**What you should do:**
Reproduce word for word the stretch of rows from the line containing "On the vertical" through the end of the rows.

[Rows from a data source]
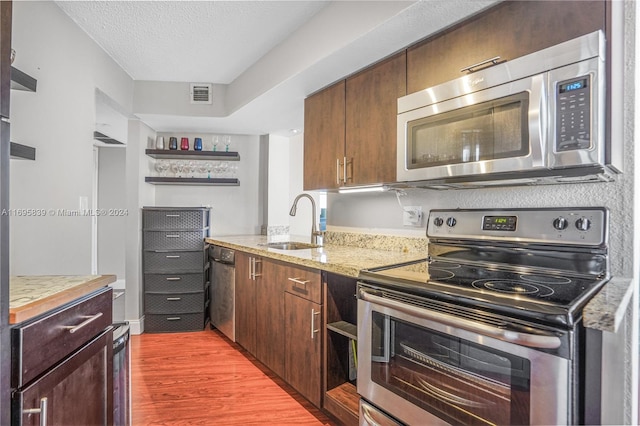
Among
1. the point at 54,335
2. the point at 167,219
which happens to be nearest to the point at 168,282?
the point at 167,219

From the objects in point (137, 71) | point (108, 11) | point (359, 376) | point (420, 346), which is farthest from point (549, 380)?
point (137, 71)

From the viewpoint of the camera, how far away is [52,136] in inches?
73.0

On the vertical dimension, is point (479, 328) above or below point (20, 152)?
below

**Expected output:**
On the vertical dimension, is point (479, 328) above or below point (20, 152)?
below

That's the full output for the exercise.